• [Brano scelto]
══════

Sembra incredibile. Se io, per puro manierismo e spirito competitivo, parlo il linguaggio di Grillo, che ha fatto crescere il suo movimento a forza di vaffa e insulti portandolo a credere di essere «geneticamente diversi da Berlusconi», vengo guardato con aria scandalizzata da esponenti politici che sembrano sorpresi, come davanti a un linguaggio sconosciuto. Con pericolose ammissioni di stima, fra l'altro, come di chi si rammaricasse per come io metto in discussione e mortifico il mio valore.
Un consigliere comunale 5 stelle di Perugia chiede addirittura alla amministrazione di togliere il patrocinio a una mostra da me curata sull'Accademia di San Luca da Raffaello a Canova, per le mie considerazioni purgative su Di Maio. E argomenta, con rammarico e amarezza: «Noi avremmo fatto pubblicità comunque alla mostra, perché ci teniamo che le iniziative culturali e turistiche vadano bene in città. Io stesso ci andrò come sempre volentieri perché sono un estimatore di Sgarbi. Non solo da umile politico, ma è soprattutto da estimatore che rimango deluso, basito e da ultimo schifato quando lo vedo in certi video».
Quando vedeva invece Grillo infamare Umberto Veronesi, Napolitano, Berlusconi,
Renzi, i cronisti («vi mangerei per il gusto di vomitarvi»), il mio deluso estimatore invece apprezzava, si candidava e a quel linguaggio garantiva il suo patrocinio interiore. Grillo può vomitare, io non posso sedermi sul wc.

══════

(Voci di dati estratte)

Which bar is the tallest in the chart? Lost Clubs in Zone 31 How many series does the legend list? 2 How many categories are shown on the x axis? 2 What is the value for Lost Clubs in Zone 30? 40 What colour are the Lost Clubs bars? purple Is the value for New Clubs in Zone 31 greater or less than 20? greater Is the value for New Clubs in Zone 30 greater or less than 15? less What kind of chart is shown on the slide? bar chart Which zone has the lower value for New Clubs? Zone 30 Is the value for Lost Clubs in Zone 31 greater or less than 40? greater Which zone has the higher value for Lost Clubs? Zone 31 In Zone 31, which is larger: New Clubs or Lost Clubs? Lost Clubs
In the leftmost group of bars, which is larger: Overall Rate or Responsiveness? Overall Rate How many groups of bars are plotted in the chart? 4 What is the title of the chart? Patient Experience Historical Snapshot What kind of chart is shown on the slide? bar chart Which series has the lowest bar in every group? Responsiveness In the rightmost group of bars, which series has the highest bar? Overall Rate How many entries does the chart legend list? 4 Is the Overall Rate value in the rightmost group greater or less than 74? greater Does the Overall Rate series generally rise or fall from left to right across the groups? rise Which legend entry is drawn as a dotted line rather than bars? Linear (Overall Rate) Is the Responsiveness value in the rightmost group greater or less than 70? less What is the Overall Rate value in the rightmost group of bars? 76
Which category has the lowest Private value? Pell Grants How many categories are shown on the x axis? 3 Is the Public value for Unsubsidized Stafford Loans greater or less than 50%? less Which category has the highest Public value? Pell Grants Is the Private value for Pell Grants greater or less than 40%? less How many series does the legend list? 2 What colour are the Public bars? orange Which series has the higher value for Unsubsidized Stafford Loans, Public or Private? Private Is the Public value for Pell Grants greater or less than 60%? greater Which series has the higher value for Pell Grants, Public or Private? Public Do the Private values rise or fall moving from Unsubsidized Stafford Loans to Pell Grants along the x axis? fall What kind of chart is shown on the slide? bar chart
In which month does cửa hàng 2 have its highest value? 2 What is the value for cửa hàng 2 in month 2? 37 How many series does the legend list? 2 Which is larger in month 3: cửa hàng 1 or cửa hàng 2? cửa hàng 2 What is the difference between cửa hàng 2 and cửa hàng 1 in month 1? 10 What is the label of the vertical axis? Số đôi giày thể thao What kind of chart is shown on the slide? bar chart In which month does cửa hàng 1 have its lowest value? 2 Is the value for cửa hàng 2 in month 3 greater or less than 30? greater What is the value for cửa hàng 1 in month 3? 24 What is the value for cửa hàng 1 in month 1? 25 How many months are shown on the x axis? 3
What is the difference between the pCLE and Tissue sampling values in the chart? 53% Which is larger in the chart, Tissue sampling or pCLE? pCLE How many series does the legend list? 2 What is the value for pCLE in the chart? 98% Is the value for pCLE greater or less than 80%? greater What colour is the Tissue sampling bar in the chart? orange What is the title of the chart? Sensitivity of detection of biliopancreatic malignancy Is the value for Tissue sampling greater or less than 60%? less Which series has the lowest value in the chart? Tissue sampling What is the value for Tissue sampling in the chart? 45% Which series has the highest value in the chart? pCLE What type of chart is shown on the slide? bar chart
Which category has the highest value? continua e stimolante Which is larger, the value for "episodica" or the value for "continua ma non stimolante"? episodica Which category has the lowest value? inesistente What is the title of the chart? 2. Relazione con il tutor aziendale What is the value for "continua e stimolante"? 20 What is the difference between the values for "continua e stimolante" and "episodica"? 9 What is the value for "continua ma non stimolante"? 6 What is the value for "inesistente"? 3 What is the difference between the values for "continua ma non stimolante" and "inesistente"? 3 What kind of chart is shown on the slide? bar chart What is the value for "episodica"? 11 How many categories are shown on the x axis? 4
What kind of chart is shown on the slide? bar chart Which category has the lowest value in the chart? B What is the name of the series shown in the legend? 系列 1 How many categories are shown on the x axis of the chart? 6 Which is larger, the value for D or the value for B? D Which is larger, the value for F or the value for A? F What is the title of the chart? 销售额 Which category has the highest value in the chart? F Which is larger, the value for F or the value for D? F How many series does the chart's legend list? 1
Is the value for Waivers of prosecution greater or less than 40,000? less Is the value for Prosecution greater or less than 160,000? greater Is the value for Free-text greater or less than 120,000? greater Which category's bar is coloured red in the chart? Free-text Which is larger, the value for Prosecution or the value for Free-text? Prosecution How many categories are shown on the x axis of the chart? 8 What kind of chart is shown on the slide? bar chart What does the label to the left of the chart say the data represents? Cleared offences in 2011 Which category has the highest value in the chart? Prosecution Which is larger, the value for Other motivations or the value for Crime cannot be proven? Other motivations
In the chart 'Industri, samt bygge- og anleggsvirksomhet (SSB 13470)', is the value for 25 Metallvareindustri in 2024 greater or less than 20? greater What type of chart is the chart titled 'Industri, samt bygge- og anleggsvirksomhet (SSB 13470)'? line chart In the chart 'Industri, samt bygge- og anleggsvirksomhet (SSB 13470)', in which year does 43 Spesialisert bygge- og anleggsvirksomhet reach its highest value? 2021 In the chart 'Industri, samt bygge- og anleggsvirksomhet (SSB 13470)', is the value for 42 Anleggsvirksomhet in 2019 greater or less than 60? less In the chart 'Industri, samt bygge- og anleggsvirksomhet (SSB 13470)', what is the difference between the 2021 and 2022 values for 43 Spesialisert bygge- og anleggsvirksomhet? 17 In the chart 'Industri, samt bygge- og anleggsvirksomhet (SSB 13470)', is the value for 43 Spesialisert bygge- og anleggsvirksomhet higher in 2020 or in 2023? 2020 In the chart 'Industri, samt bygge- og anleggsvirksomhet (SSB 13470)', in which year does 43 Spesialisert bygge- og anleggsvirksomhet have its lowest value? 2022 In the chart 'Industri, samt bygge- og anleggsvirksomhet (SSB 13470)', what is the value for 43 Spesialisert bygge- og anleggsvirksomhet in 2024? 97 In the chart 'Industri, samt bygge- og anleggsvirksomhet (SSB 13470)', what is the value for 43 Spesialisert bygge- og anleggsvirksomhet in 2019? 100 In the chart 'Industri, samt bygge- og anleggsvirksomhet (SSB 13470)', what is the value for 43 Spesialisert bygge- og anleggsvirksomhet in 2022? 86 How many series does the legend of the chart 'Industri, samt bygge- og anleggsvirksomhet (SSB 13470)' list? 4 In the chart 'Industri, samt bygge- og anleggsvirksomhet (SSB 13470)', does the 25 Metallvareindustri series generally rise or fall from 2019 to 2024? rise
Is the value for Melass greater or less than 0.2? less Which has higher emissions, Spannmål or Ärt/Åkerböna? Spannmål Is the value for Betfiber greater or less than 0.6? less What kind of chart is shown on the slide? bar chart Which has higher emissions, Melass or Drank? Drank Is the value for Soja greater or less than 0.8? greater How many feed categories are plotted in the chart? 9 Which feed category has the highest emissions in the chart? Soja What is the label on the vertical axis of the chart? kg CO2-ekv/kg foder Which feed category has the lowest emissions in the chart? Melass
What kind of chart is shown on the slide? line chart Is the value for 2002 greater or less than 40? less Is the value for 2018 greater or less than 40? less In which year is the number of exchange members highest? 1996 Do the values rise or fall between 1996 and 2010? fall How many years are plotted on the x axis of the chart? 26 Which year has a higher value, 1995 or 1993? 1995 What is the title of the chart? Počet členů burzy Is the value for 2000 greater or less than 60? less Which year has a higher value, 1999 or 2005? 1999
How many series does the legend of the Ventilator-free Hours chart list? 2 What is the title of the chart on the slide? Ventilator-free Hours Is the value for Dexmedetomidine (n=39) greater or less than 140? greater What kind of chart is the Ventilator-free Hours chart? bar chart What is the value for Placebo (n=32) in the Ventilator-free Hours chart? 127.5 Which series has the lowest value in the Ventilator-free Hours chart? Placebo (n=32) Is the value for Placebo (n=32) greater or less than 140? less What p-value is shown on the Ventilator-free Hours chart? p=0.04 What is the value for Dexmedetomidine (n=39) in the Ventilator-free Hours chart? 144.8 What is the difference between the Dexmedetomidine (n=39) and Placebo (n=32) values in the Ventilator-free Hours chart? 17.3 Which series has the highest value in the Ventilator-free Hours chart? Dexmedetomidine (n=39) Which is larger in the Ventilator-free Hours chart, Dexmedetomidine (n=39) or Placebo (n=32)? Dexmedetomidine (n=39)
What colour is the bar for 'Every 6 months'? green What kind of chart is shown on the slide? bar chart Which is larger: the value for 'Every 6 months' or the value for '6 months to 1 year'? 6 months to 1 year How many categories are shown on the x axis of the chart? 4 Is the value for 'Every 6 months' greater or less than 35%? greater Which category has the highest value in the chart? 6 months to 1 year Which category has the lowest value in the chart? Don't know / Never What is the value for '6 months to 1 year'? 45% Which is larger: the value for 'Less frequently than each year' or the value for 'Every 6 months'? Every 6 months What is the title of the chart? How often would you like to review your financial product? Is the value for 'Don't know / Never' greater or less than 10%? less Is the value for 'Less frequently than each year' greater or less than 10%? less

══════

• [Consegne]
(a) Riporta parola per parola il brano scelto, cominciando da "Quando vedeva invece" e proseguendo fino a "sedermi sul wc.".
(b) Stabilisci se ciascuna affermazione concorda con il brano scelto, rispondendo sì o no e citando le parole del brano che lo decidono: (i) il consigliere comunale di Perugia appartiene al movimento 5 stelle; (ii) la mostra riguarda l'Accademia di San Luca da Raffaello a Michelangelo; (iii) il consigliere dichiara che non andrà alla mostra.
Le voci non servono per svolgere il lavoro.

• [Risposte]
(a)
Quando vedeva invece Grillo infamare Umberto Veronesi, Napolitano, Berlusconi,
Renzi, i cronisti («vi mangerei per il gusto di vomitarvi»), il mio deluso estimatore invece apprezzava, si candidava e a quel linguaggio garantiva il suo patrocinio interiore. Grillo può vomitare, io non posso sedermi sul wc.

(b)
(i) Sì: "Un consigliere comunale 5 stelle di Perugia".
(ii) No: "sull'Accademia di San Luca da Raffaello a Canova".
(iii) No: "Io stesso ci andrò come sempre volentieri".